DEP: penser en régions de santé

Du point de vue technique, la base du dossier électronique du patient (DEP) est formée par des IHE Affinity Domains qui sont gérés par des communautés et des communautés de référence. Lors de leur conception, la priorité doit être accordée aux processus de prise en charge et à la maximalisation de l’efficacité.

Très bientôt, les cabinets médicaux, les hôpitaux, les pharmacies et d’autres acteurs du secteur de la santé vont pouvoir échanger des informations sur les patients au moyen du DEP. Cela requiert toutefois qu’ils fassent partie d’une communauté (de référence) DEP, c’est-à-dire un regroupement de professionnels de la santé et de leurs institutions certifié par l’Office fédéral de la santé publique. Ces communautés veillent à ce que les données soient accessibles à tout moment pour les patients ou les spécialistes disposant des droits correspondants en passant par le DEP, et à ce que chaque accès aux données soit consigné.

La communauté de référence offre des prestations supplémentaires. Les patientes et les patients peuvent ainsi ouvrir un DEP chez elle et la communauté de référence assume toutes les tâches administratives liées à la gestion du dossier, comme la conservation de la déclaration de consentement ou la gestion des droits d’accès.

Près d’une douzaine de communautés
Jusqu’à présent, quelques cantons et deux organisations professionnelles ont exprimé leur intention de mettre en place une communauté DEP. Le centre de coordination eHealth Suisse part du principe qu’il y aura finalement entre dix et douze communautés en Suisse. Elle s’attend à ce qu’au moins deux communautés soient certifiées avant le milieu de l’année 2018.

La communauté de référence XAD formée par les deux cantons de Zurich et de Berne sera certainement la plus grande au vu de la zone desservie. Près de 2,5 millions de personnes habitent dans les deux cantons. Elles profiteront du fait que tous leurs prestataires de santé pourront échanger des informations DEP sur une plateforme de cybersanté. De leur côté, les prestataires profiteront du fait que cette plateforme ne remplit pas seulement les critères minimaux pour un échange de données par le DEP, mais permet également d’exécuter des processus de routine tels que la prise de rendez-vous, les transferts ou les médications par voie numérique, donc avec beaucoup plus d’efficacité qu’aujourd’hui.

De nombreux participants + peu d’interfaces = plus d’efficacité
«L’orientation des communautés DEP vers des régions de santé reproduit l’environnement dans lequel les prestataires de santé et les patients interagissent aujourd’hui et interagiront dans le futur», déclare Thomas Zurkinden, directeur de l’ensemble du projet de Swisscom Health pour le DEP du canton de Zurich. «Les plus grands avantages sont obtenus si le plus grand nombre possible de prestataires d’une région de santé rejoignent une telle communauté.» Si les médecins, les hôpitaux, les pharmacies, les services de soins à domicile, les thérapeutes, les laboratoires, les instituts de radiologie et les cliniques de rééducation utilisent la même technologie dans une communauté, de nombreuses interfaces disparaissent. Tout devient alors plus simple et plus économique.
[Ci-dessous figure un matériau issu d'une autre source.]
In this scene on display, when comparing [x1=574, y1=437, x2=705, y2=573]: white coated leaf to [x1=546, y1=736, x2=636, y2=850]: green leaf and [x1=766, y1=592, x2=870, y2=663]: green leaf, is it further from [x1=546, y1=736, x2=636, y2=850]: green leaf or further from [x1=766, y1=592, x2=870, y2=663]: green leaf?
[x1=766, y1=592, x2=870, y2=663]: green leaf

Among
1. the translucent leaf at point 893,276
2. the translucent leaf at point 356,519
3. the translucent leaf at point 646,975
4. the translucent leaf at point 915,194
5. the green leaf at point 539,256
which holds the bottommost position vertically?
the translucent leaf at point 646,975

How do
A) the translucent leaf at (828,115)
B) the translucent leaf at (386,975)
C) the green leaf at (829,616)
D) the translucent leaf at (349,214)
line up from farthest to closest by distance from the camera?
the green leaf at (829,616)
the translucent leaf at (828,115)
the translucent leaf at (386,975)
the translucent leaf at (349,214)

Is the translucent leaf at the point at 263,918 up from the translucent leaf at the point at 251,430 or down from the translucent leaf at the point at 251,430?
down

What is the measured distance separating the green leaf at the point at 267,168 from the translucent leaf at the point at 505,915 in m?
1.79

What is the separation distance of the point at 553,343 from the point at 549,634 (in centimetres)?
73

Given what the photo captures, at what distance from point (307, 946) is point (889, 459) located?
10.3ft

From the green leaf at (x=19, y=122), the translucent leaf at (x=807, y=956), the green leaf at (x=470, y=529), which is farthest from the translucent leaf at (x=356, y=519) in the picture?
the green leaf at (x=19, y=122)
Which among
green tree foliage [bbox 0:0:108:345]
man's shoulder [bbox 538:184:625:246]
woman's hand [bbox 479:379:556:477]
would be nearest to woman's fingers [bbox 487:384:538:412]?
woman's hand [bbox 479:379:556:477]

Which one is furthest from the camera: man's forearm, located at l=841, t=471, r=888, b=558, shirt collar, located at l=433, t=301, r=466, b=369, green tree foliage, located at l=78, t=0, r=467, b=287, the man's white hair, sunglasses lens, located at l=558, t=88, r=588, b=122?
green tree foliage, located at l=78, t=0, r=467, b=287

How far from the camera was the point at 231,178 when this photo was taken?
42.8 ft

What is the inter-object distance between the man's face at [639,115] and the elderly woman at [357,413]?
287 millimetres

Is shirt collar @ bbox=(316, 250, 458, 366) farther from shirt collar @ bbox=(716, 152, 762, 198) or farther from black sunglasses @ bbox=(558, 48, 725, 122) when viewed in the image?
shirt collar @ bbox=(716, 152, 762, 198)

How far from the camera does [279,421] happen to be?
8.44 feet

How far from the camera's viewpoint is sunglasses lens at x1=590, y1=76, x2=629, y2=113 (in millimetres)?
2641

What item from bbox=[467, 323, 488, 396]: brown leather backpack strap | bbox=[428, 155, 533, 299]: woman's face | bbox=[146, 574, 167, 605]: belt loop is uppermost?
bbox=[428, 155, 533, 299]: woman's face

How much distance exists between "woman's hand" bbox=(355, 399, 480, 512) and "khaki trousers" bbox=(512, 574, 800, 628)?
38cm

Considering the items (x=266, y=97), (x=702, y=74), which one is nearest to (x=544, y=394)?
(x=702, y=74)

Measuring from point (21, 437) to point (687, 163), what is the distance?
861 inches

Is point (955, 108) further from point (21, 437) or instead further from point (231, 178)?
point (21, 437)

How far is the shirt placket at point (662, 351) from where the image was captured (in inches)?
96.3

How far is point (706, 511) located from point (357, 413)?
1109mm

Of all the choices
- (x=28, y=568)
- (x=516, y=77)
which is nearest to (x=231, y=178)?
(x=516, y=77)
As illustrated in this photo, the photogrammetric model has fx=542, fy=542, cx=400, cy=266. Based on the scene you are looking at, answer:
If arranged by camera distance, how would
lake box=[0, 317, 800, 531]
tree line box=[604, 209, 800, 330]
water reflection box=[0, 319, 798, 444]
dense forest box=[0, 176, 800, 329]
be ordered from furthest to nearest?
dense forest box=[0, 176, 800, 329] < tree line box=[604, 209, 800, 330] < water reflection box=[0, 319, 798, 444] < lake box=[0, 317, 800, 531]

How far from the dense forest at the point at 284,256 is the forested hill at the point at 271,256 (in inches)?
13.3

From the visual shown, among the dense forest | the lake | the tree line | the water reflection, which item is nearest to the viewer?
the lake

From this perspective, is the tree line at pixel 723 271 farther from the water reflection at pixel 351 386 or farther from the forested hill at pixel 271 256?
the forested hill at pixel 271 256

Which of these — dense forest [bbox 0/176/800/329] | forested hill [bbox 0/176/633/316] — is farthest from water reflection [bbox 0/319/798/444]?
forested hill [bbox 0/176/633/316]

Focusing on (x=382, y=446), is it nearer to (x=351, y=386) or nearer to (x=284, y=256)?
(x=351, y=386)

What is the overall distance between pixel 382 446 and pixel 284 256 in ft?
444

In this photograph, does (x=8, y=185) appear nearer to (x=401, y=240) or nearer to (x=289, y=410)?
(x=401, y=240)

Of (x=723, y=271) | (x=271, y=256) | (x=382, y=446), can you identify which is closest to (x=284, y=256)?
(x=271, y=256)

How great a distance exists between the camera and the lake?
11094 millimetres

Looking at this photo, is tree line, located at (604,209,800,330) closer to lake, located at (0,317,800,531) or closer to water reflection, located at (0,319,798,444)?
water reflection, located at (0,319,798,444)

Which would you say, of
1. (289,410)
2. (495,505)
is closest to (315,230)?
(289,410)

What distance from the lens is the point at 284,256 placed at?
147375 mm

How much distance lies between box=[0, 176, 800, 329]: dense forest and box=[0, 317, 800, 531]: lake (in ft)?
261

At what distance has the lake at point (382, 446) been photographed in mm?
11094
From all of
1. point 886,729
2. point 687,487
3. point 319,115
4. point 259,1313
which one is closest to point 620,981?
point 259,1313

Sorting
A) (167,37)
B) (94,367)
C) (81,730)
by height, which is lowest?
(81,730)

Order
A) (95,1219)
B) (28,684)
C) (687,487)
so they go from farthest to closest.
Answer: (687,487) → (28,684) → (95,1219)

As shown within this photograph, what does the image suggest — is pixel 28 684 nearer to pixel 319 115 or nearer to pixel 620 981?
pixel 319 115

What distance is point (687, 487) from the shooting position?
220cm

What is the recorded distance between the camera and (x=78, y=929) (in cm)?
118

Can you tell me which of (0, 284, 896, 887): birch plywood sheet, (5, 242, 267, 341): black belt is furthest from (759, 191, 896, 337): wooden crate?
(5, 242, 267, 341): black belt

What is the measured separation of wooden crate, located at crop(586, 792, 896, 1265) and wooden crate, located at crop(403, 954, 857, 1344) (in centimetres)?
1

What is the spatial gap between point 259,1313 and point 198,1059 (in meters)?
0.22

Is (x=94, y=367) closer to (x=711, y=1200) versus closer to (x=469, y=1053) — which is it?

Celui qui crée des avantages en retire des profits
Si presque tous les prestataires d’une région de santé utilisent la même plateforme de cybersanté, la question des coûts devient tout autre. Parmi ces acteurs, il y a en effet des besoins qui s’accordent de façon idéale. Pour des raisons d’efficacité, un hôpital est par exemple très intéressé par le transfert électronique des patients – et il serait également prêt à payer pour ce service. De son côté, un médecin de famille pourrait transférer des patients par voie électronique, mais il devrait d’abord investir dans les moyens techniques correspondants. «De préférence, ces différents intérêts et les possibilités existantes sont pris en compte dans la tarification des services d’une plateforme de cybersanté», ajoute Thomas Zurkinden. Cela signifie qu’un service qui crée un profit (donc par exemple pour le transfert électronique) est financé par le bénéficiaire (l’hôpital). Celui qui crée le profit (donc le médecin de famille pour le transfert électronique) reçoit le service gratuitement ou se voit même proposer des mesures incitatives.

Une plateforme de services au lieu de solutions en îlots
Si l’on aligne de tels services, on obtient un portefeuille de services bénéfiques qui peuvent être perçus sur une plateforme commune. Les gains en efficacité et les économies d’échelle ne deviennent réalité que si le plus grand nombre d’acteurs différents d’une région de soins participe à cette plateforme. «A la place d’une grande quantité de solutions spécifiques et chères avec de nombreuses interfaces, il apparaît alors une communauté dans laquelle tous les groupes de prestataires de santé travaillent ensemble d’une façon très efficace sur la même base technologique», précise Zurkinden.